Mexico's Largest University to Post Online Nearly All Publications and Course Materials

November 13, 2011

The National Autonomous University of Mexico, better known as UNAM, has said it will make virtually all of its publications, databases, and course materials freely available on the Internet over the next few years—a move that some academics speculated could push other universities in the region to follow suit.

Campus officials at UNAM, Mexico's largest university, said the program, known as All of UNAM Online, could double or triple the institution's 3.5 million publicly available Web pages, as the largest collection of its kind in Latin America.

They also said it was key to UNAM's social mission as a public institution: providing educational resources to populations usually underrepresented in the university system—really, to anyone who desires access to them.

"As the national university, we must assume a national mission and give back to society what we are doing with its financial support," said Imanol Ordorika, a professor of social sciences and education at UNAM and a key force behind the effort. "That means providing open access and being accountable and transparent."

Mr. Ordorika said the university has set no specific goal as to how many Web pages will be made available or a fixed budget for bringing the endeavor to fruition.

But he said it would include all magazines and periodicals published by UNAM, and, if negotiations with outside publishers went well, all research published by UNAM employees.

He also said the university would provide online access to all theses and dissertations as well as materials for its approximately 300 undergraduate and graduate courses.

Experts from outside Mexico said those two components alone would make the venture a milestone in the region.

The Massachusetts Institute of Technology makes 2,000 courses freely available online as part of its OpenCourseWare program. Stanford University plans to offer up to 200 courses as part of a similar effort. But no university in Latin America has tried anything that ambitious.

Nor do most universities in the region offer open access to theses and dissertations. Brazilian regulations, for example, oblige public universities to post theses and dissertations online, but online users generally cannot copy, print, translate, index, or carry out other functions on the documents that could enhance their ability to further research. In permitting those activities, UNAM appears to be a regional leader.

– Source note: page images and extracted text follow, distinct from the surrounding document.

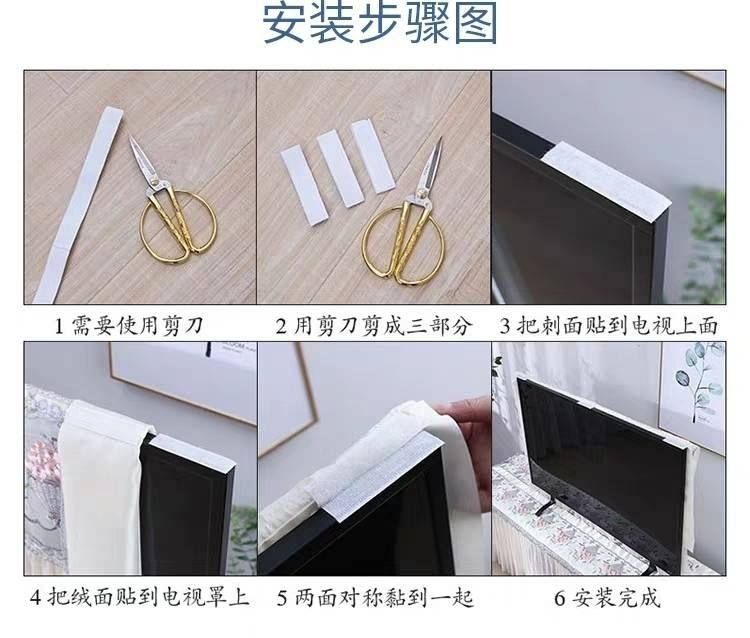 安装步骤图

1 需要使用剪刀

2 用剪刀剪成三部分

3 把刺面贴到电视上面

4 把绒面贴到电视罩上

5 两面对称黏到一起

6 安装完成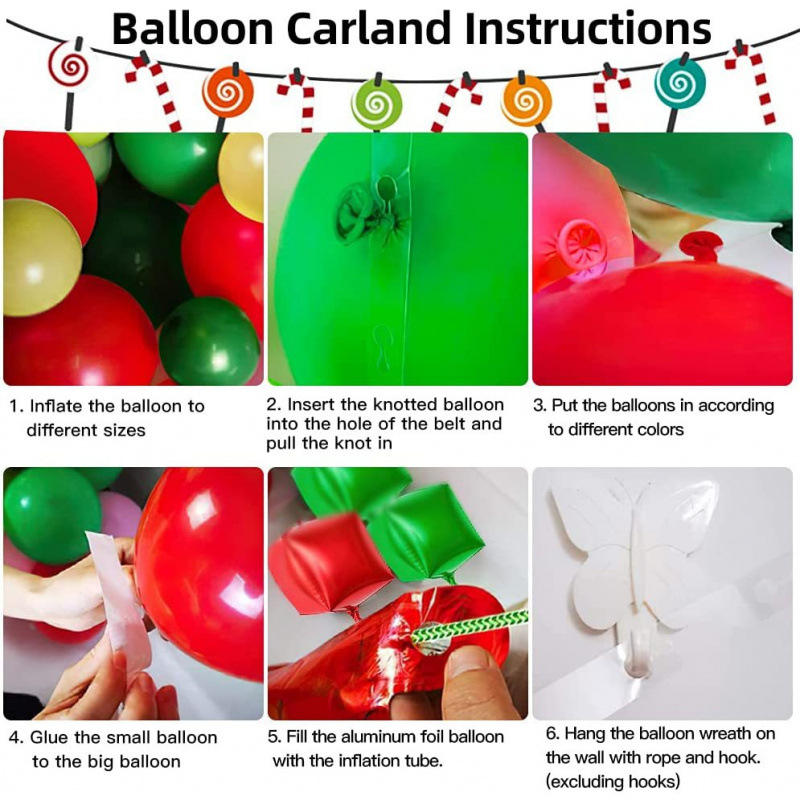 Balloon Carland Instructions

1. Inflate the balloon to different sizes

2. Insert the knotted balloon into the hole of the belt and pull the knot in

3. Put the balloons in according to different colors

4. Glue the small balloon to the big balloon

5. Fill the aluminum foil balloon with the inflation tube.

6. Hang the balloon wreath on the wall with rope and hook. (excluding hooks)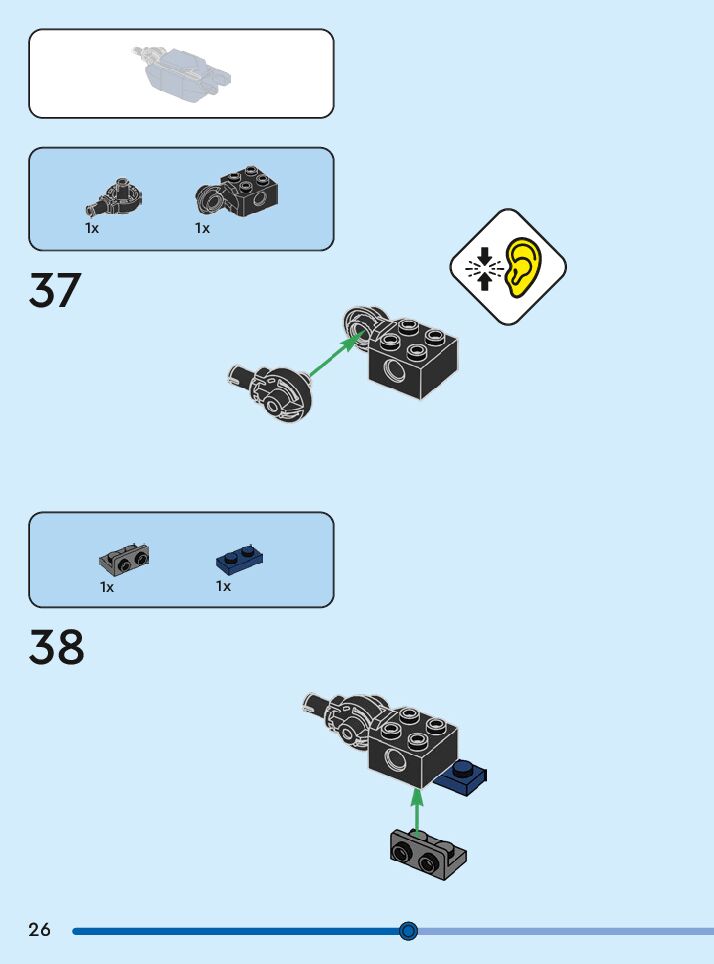 1x
1x

37

1x
1x

38

26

"If UNAM can do everything it proposes, this will be a very big step," said Carolina Rossini, the coordinator of the Open Education Resource Project, a program supported by the Open Society Institute to promote open access and open-educational resources in Brazil. "It will fulfill part of the public university's mission to benefit society beyond those who are enrolled or affiliated with the university."

Some experts have wondered whether UNAM's push will spur similar endeavors throughout Mexico and Latin America and energize the case for open access in the region, much as MIT's OpenCourseWare program did in North America some 10 years ago.

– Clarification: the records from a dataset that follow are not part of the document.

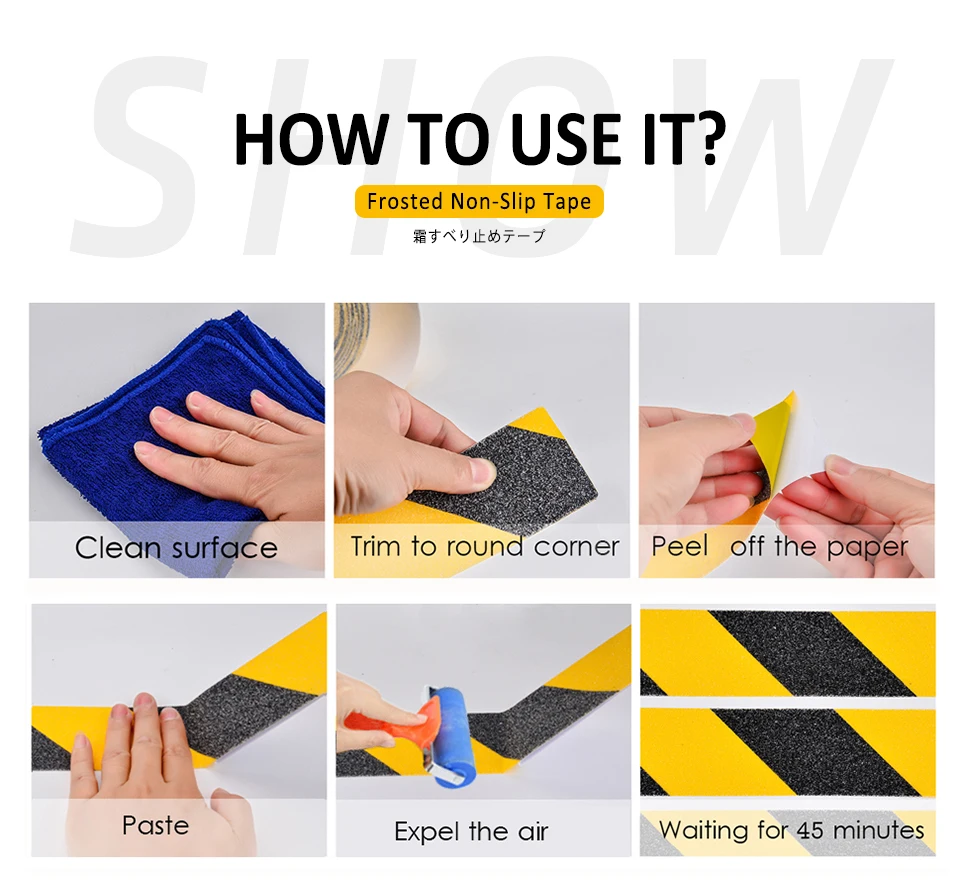 SHOW

HOW TO USE IT?

Frosted Non-Slip Tape

霜すべり止めテープ

Clean surface

Trim to round corner

Peel off the paper

Paste

Expel the air

Waiting for 45 minutes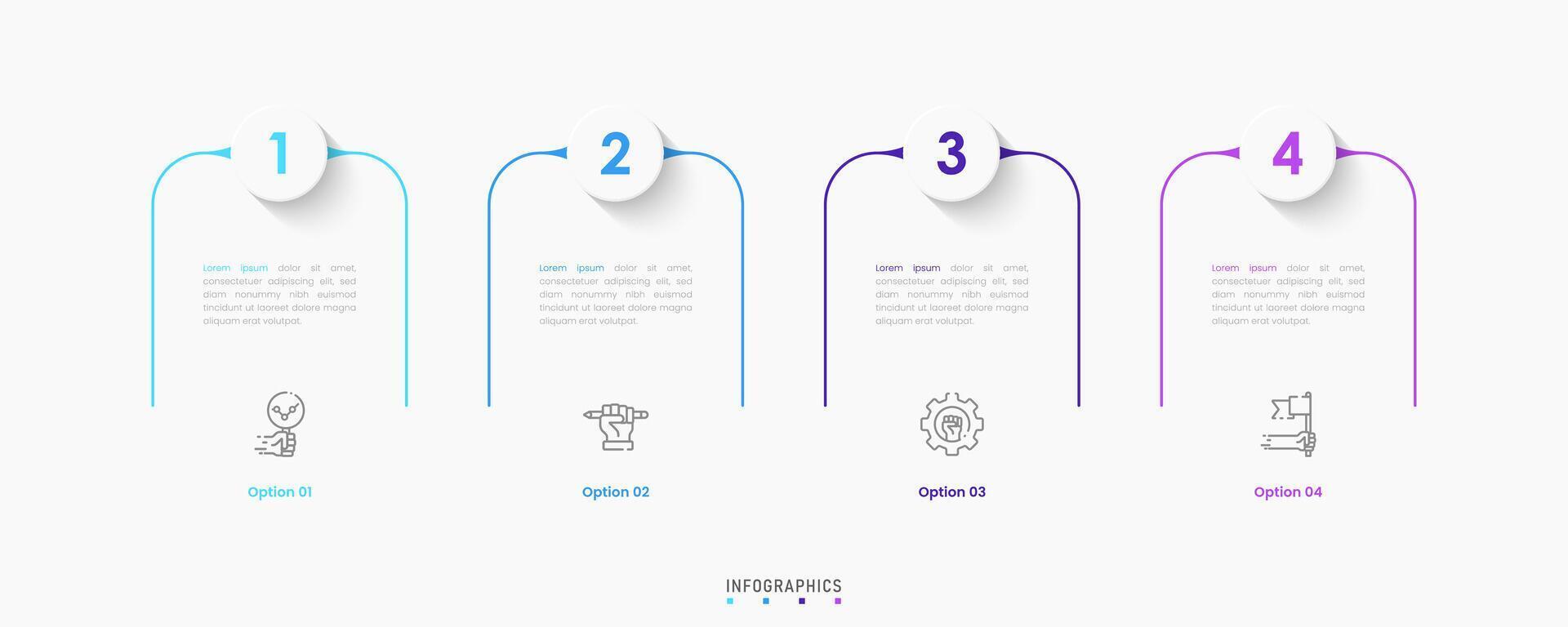 1

Lorem ipsum dolor sit amet, consectetuer adipiscing elit, sed diam nonummy nibh euismod tincidunt ut laoreet dolore magna aliquam erat volutpat.

Option 01

2

Lorem ipsum dolor sit amet, consectetuer adipiscing elit, sed diam nonummy nibh euismod tincidunt ut laoreet dolore magna aliquam erat volutpat.

Option 02

3

Lorem ipsum dolor sit amet, consectetuer adipiscing elit, sed diam nonummy nibh euismod tincidunt ut laoreet dolore magna aliquam erat volutpat.

Option 03

4

Lorem ipsum dolor sit amet, consectetuer adipiscing elit, sed diam nonummy nibh euismod tincidunt ut laoreet dolore magna aliquam erat volutpat.

Option 04

INFOGRAPHICS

For Brian Lamb, a strategist at the Center for Teaching, Learning, and Technology at the University of British Columbia, an additional question is whether the move to open access would change learning and teaching at UNAM.

"I would be fascinated to see if people from outside the university are able to start commenting [on courses] and whether instructors and students respond to how people from outside the institution conduct their education," he said.